Google Suit Fails To Expose Monopolistic Practices
By Thomas Lenard
(This piece was published in Investor’s Business Daily on March 29, 2012)
Antitrust officials in the U.S. and Europe act as if they’ve found their next Microsoft and seem ready to party like it’s 1999. At a Senate hearing last year, former antitrust division chief Thomas Barnett, representing Google’s competitors, accused Google of “using its extraordinary power to manipulate users and foreclose the ability of other sites to compete.” Yelp cofounder Jeremy Stoppelman wondered “whether new ideas can compete fairly” against Google. (Apparently they can; several weeks ago, Yelp had a very successful IPO). Both the chairman and the ranking member of the Senate Antitrust Subcommittee support the current Federal Trade Commission investigation.
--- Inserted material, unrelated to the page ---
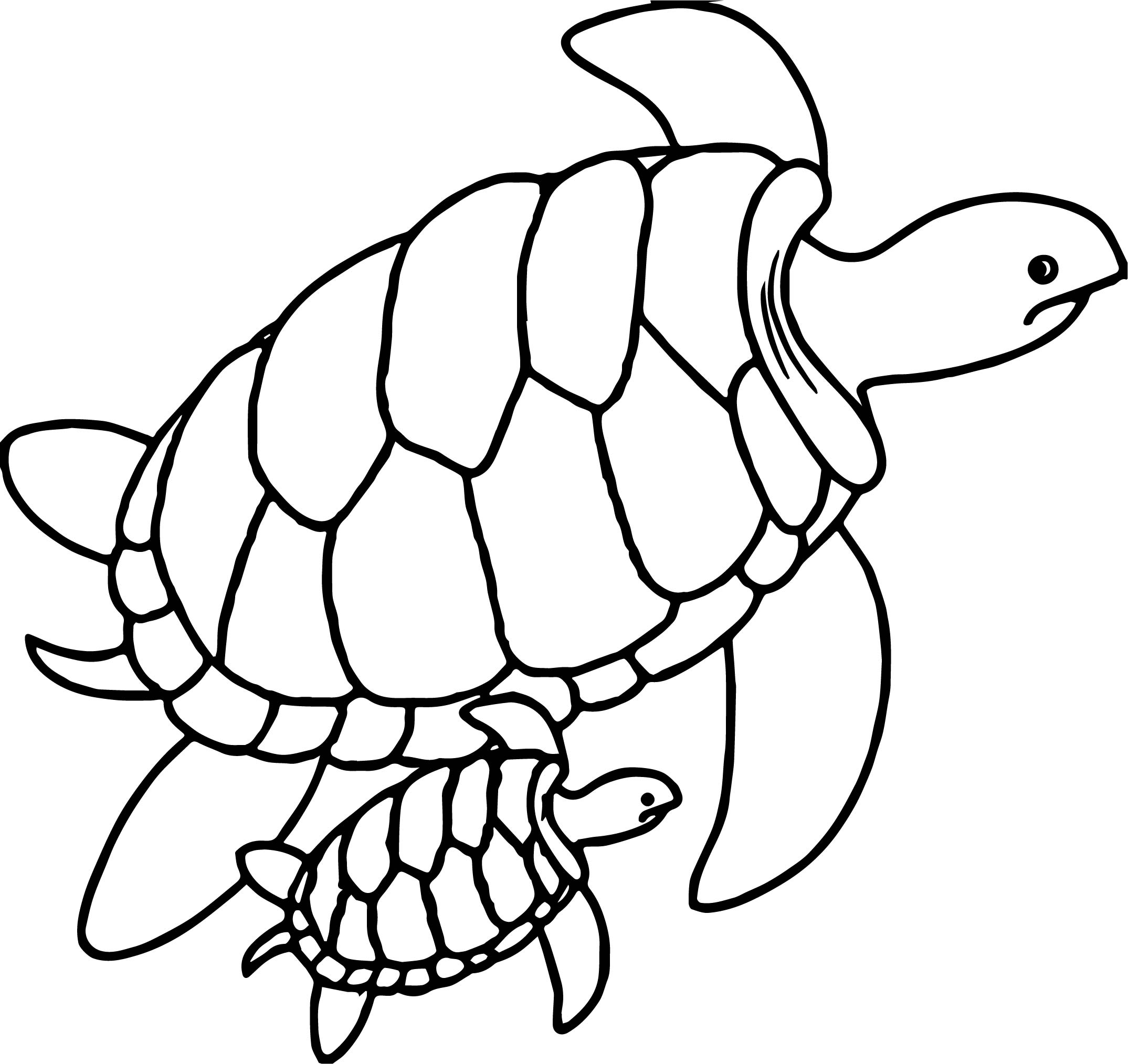 Drawn sea turtle underwate animal Swimming Sea Turtle Turtles Together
And, why shouldn’t the authorities investigate? A lot of careers were made on the Microsoft case. But as tempting as a major Google case may be, the comparison to Microsoft falls apart on the facts and the law.
The principal allegation is that Google is competing unfairly against specialty sites like Yelp, Nextag, Amazon and Kayak, in order to maintain its own position-i.e., that Google is engaged in the same kind of practices Microsoft was convicted of a decade ago. So, is Google another Microsoft?